From the data below, pick out and copy every line that contains the string "centimetres", matching case exactly.

Exercise material =
BEGIN
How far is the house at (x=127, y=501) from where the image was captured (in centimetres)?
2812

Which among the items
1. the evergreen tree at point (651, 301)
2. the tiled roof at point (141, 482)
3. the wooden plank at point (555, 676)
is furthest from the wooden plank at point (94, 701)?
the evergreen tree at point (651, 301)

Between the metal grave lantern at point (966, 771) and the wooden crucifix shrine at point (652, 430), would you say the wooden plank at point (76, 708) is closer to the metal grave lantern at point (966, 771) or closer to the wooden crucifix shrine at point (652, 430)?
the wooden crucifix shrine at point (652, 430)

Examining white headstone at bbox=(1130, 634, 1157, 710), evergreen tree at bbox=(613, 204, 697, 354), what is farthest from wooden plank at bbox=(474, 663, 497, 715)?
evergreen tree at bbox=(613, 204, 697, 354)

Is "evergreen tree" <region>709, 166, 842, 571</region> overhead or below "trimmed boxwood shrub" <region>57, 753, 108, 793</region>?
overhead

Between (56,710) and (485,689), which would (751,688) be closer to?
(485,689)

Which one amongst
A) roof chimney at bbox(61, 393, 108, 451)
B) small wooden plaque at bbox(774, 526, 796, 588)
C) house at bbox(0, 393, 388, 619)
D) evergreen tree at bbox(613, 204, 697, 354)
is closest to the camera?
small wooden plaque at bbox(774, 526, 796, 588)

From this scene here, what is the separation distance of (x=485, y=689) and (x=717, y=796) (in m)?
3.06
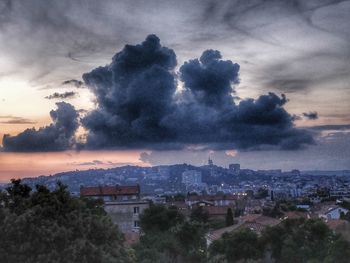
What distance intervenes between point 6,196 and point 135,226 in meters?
30.5

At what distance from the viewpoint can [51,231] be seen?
42.5 ft

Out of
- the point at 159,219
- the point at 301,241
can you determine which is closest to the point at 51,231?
the point at 301,241

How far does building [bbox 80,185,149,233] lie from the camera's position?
4372cm

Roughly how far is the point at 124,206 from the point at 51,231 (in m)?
31.7

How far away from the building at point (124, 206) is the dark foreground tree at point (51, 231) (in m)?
28.5

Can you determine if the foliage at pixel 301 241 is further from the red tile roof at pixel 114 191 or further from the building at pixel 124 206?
the red tile roof at pixel 114 191

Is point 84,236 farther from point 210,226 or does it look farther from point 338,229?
point 210,226

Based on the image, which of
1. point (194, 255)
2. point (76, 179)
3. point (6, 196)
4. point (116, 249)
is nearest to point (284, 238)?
point (194, 255)

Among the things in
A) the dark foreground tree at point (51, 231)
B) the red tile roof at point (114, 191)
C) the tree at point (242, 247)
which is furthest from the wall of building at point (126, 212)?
the dark foreground tree at point (51, 231)

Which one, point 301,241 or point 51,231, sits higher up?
point 51,231

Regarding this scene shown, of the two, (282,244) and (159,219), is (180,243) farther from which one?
(282,244)

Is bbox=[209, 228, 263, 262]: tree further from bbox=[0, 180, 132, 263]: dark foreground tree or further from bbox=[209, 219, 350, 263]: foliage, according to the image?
bbox=[0, 180, 132, 263]: dark foreground tree

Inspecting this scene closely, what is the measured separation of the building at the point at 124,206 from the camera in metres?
43.7

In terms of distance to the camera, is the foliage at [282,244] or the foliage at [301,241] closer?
the foliage at [301,241]
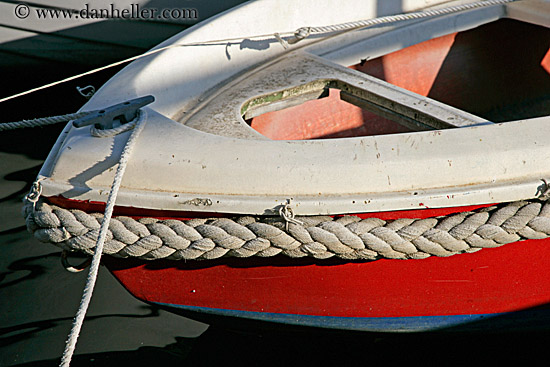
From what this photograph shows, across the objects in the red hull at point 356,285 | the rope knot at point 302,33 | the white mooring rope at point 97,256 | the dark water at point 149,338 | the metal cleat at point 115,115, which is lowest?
the dark water at point 149,338

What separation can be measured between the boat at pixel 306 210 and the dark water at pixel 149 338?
16 centimetres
END
Finished answer =
How far is the house at (x=127, y=501) from where the image was captured (in centimetres)?
16 centimetres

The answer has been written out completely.